Ilustração: Erin Dwia/C40 |
O Brasil tem metas para a inflação desde 1999. Acabamos de lançar metas para o resultado primário das contas públicas. Por que não teríamos, também, metas sociais? Por que só metas monetárias e fiscais? Eis a pergunta que não quer calar.
Se dependesse do mercado financeiro e dos economistas da mídia corporativa, os objetivos sociais, aceitos retoricamente como “importantes”, “relevantes”, “essenciais”, seriam estabelecidos de forma bem genérica, flexível e vaga. Em contraste com os monetários e fiscais, especificados com cuidado, detalhes e rigor, especialmente os fiscais. Na ausência dessas especificações, não haverá confiança na política econômica, asseguram os economistas ortodoxos, com ampla ressonância midiática. Já os objetivos sociais, vistos na prática como menos relevantes, podem ficar na esfera do meramente vago.
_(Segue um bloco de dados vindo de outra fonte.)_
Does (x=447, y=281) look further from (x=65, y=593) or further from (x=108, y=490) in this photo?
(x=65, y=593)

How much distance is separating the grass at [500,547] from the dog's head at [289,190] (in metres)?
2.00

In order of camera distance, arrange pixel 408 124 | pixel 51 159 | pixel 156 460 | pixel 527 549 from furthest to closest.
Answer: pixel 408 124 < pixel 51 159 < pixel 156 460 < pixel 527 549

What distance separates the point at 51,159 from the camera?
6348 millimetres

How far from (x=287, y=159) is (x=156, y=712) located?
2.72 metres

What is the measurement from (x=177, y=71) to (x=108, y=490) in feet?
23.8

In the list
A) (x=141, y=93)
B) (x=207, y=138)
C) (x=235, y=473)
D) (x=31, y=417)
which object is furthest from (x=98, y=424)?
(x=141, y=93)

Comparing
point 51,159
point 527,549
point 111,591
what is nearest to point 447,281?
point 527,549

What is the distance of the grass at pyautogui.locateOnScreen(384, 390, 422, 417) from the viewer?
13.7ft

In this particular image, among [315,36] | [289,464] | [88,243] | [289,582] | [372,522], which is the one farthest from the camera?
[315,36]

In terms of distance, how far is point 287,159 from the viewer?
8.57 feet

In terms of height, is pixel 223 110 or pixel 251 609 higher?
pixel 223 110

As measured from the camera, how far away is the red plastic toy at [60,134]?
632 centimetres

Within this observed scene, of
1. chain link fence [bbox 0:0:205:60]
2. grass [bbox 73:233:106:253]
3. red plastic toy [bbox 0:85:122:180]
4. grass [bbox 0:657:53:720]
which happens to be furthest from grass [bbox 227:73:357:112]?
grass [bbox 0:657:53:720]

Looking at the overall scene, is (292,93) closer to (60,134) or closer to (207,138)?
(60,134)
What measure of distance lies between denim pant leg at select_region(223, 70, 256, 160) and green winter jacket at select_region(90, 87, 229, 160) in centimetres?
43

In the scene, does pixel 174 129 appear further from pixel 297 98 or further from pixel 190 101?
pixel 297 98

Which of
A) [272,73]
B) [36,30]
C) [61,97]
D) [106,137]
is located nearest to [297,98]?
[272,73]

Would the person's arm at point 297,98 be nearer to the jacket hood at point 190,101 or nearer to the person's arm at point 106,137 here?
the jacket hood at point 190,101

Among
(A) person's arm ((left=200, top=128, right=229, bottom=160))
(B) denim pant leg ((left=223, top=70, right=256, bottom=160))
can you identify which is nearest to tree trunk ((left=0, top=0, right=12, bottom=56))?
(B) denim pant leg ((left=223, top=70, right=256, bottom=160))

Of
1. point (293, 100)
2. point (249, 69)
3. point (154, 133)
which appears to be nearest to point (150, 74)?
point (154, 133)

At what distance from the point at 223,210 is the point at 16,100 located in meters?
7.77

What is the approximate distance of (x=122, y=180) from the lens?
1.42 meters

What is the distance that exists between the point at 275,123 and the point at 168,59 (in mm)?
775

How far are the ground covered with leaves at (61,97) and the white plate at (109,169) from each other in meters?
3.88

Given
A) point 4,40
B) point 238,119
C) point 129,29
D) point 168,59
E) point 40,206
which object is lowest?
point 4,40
Preciso fazer uma ressalva antes de prosseguir. Longe de mim considerar irrelevantes as sagradas metas fiscais e monetária. Pelo amor de Deus! (Estou até me benzendo aqui.) Gostaria apenas de sugerir que metas sociais talvez sejam importantes também.
O pouco caso com questões sociais é típico dos brasileiros privilegiados, tacanhos em visão e aguerridos na defesa dos seus interesses imediatos. O povo que se vire, que se contente com as sobras do banquete. Enquanto os pobres padecem, a pequena minoria continua vivendo tranquila no paraíso dos rentistas em que se converteu o Brasil – único país, repito, que oferece aos aquinhoados a possibilidade de aplicar as suas gordas poupanças em títulos líquidos, sem risco e com alta remuneração real. Paraíso dos rentistas e, também, paraíso fiscal de todos os super-ricos, que têm carga tributária superleve, e ainda assim reclamam, indignados, quando se tenta fazê-los pagar um pouco de impostos. Um nojo, em suma.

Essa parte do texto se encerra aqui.